#### To do:
Set down word for word each line from the start of the listing through the line that contains "United States, site sanjuan_2016_Unit070_Ivan085.", both included.

#### Provided records:
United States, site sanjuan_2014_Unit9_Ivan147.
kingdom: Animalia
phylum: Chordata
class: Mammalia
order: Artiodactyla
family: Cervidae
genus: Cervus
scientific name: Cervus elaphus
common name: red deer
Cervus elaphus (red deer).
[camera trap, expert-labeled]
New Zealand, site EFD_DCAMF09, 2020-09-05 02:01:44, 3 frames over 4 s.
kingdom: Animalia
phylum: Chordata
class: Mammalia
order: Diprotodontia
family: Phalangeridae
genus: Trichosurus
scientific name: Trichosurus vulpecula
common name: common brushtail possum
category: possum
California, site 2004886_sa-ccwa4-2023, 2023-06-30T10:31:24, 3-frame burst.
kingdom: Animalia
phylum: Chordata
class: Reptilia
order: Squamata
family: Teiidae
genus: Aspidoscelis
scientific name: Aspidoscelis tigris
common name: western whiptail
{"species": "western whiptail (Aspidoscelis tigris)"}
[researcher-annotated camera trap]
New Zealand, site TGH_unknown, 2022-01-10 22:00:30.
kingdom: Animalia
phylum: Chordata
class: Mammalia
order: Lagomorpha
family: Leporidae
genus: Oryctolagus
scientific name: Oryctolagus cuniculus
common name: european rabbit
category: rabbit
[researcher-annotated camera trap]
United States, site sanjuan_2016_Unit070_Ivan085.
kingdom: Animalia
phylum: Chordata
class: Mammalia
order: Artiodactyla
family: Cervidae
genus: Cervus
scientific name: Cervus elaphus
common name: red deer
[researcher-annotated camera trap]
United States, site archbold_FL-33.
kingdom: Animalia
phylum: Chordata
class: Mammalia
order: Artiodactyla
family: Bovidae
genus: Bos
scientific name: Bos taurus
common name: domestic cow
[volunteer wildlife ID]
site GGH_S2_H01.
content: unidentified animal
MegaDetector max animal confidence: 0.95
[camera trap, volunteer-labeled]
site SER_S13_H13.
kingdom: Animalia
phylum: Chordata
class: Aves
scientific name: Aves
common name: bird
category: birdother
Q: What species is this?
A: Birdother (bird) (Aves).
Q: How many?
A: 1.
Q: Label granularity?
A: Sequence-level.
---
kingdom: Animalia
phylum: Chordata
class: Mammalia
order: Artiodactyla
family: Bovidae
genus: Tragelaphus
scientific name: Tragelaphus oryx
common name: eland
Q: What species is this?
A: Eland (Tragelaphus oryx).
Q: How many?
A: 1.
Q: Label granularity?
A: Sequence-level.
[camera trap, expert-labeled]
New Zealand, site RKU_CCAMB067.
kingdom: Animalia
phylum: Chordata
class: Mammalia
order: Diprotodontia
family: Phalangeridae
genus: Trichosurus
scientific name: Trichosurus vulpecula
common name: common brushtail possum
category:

#### Answer below:
United States, site sanjuan_2014_Unit9_Ivan147.
kingdom: Animalia
phylum: Chordata
class: Mammalia
order: Artiodactyla
family: Cervidae
genus: Cervus
scientific name: Cervus elaphus
common name: red deer
Cervus elaphus (red deer).
[camera trap, expert-labeled]
New Zealand, site EFD_DCAMF09, 2020-09-05 02:01:44, 3 frames over 4 s.
kingdom: Animalia
phylum: Chordata
class: Mammalia
order: Diprotodontia
family: Phalangeridae
genus: Trichosurus
scientific name: Trichosurus vulpecula
common name: common brushtail possum
category: possum
California, site 2004886_sa-ccwa4-2023, 2023-06-30T10:31:24, 3-frame burst.
kingdom: Animalia
phylum: Chordata
class: Reptilia
order: Squamata
family: Teiidae
genus: Aspidoscelis
scientific name: Aspidoscelis tigris
common name: western whiptail
{"species": "western whiptail (Aspidoscelis tigris)"}
[researcher-annotated camera trap]
New Zealand, site TGH_unknown, 2022-01-10 22:00:30.
kingdom: Animalia
phylum: Chordata
class: Mammalia
order: Lagomorpha
family: Leporidae
genus: Oryctolagus
scientific name: Oryctolagus cuniculus
common name: european rabbit
category: rabbit
[researcher-annotated camera trap]
United States, site sanjuan_2016_Unit070_Ivan085.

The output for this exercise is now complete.